For several days, France has been suffocating under extreme temperatures. While dozens of departments are placed on heat wave red alert, the health consequences are already starting to be felt. Increase in calls for emergency services, increase in discomfort, dehydration, worsening of chronic illnesses… Faced with this growing pressure on the health system, Prime Minister Sébastien Lecornu announced the activation of the level 2 ORSAN plan.
A measure intended to enable the health system to cope with a heatwave which could last several days.
What exactly is the ORSAN plan?
The ORSAN system, for “Organization of the response of the health system in exceptional health situations”, is a national plan intended to coordinate all the players in the healthcare system when a situation exceeds usual capacities.
“The ORSAN plan was activated because the health system is under great strain, here especially because of the heatwave, which increases visits to emergency rooms, dehydration, discomfort and decompensation among vulnerable people.explains Dr. Gérald Kierzek.
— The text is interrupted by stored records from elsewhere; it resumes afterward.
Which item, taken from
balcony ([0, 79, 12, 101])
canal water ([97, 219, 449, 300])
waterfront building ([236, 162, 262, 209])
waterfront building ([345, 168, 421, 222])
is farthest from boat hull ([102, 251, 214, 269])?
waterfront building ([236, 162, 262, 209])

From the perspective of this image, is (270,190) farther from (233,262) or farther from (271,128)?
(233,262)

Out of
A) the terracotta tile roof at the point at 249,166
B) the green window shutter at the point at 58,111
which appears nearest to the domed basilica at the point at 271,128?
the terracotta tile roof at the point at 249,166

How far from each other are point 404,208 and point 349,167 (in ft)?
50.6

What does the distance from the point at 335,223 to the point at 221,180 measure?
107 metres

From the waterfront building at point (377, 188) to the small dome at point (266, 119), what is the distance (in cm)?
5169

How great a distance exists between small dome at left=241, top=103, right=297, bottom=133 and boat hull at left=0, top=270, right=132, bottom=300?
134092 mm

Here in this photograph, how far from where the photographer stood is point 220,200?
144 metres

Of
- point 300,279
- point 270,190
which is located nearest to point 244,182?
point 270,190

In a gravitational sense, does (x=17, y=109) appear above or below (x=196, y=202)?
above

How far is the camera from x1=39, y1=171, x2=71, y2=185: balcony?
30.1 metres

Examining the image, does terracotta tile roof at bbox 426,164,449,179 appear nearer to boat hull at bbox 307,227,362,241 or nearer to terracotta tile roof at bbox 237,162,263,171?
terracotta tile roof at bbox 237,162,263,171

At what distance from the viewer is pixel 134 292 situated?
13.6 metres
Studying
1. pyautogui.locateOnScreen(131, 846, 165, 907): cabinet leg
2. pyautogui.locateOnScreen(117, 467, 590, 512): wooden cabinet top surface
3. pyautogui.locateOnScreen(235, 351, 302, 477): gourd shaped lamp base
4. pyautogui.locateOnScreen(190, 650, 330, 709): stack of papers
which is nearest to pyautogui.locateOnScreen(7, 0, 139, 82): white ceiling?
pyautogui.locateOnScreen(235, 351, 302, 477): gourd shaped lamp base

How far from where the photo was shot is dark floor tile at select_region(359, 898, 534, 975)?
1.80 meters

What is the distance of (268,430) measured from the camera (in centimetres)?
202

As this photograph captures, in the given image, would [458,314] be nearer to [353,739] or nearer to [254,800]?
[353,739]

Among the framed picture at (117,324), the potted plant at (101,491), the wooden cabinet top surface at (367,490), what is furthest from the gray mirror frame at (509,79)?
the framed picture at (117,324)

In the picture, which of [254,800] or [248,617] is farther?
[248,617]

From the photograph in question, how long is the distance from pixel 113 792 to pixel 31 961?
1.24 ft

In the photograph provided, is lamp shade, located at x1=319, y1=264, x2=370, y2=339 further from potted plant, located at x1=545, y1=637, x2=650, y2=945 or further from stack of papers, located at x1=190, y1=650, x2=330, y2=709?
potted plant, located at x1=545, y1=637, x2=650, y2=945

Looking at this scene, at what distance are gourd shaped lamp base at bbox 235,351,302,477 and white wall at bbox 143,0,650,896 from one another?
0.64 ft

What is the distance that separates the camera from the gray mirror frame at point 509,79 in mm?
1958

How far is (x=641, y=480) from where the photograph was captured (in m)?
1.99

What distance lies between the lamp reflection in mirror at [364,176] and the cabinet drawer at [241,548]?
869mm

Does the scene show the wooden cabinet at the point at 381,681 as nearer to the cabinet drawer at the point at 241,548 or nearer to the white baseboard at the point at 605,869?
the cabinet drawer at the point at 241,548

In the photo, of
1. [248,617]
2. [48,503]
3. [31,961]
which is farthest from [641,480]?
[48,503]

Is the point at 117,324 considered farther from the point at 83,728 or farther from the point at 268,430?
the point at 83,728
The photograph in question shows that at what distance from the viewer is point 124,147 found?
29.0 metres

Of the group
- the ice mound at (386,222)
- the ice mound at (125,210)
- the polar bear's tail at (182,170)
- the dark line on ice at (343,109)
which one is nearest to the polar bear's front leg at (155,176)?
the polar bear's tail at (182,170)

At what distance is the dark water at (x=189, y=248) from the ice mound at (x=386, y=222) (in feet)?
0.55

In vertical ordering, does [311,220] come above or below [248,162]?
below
According to the emergency doctor, this is not just a hospital plan. “ORSAN is above all a coordination framework making it possible to simultaneously mobilize hospitals, community medicine, the medico-social sector and regional health agencies when the situation goes beyond usual operations”, he specifies.
Concretely, this system allows in particular:
- To strengthen healthcare teams;
- To open additional beds if necessary;
- To reorganize care pathways;
- To coordinate hospitals, clinics, EHPADs and private doctors more closely;
- And, if necessary, to postpone certain non-urgent activities in order to preserve capacity for the most serious cases.
“It is less a simple ‘hospital plan’ than a coordinated alerting of the entire health system,” summarizes Dr. Kierzek.
Why does the heatwave put so much pressure on emergencies?
Since the start of the heatwave, health authorities have observed an increase in calls to emergency services, medical consultations and interventions by SOS Doctors.
The Minister of Health, Stéphanie Rist, has also warned of a risk of “emergency overload”, particularly among the most vulnerable populations: elderly people, chronically ill people, infants or isolated people.
Extreme heat in fact promotes heatstroke, dehydration, discomfort, but also the aggravation of numerous cardiac, respiratory or renal pathologies.
The delayed effect of the heatwave: why do complications sometimes occur several days later?
A phenomenon particularly worries health professionals: the delayed effect of the heatwave.
“The medical consequences do not always appear the same day. They often occur after several days of exposure, when the body has accumulated fatigue, dehydration and imbalances. explains Dr. Gérald Kierzek.
According to him, “heat acts like a real physiological debt”. Initially, the body manages to compensate. But as the days go by, reserves become exhausted, especially among the elderly or fragile.
“We then see delayed onset of discomfort, falls, kidney failure, cardiac decompensation, respiratory worsening, confusion or even severe exhaustion”explains the emergency doctor.
Result: even when temperatures begin to drop, emergency departments often continue to see new patients arriving.
“The heat wave is sometimes over, but then its patients arrive”emphasizes Dr. Kierzek.
Structural tensions that persist at the hospital
For the emergency doctor, this new activation of the ORSAN plan also highlights the chronic fragilities of the French hospital.
“The basic problem is that hospitals are under permanent tension and we have to trigger white plans or ORSAN repeatedly to keep up,” regrets Dr. Kierzek.
And to conclude: “This does not solve the structural problems of lack of resources, personnel or even air conditioning in certain establishments. Our health system is on its knees. We saw it during Covid, we see it every winter with the flu and now every summer with heatwaves.”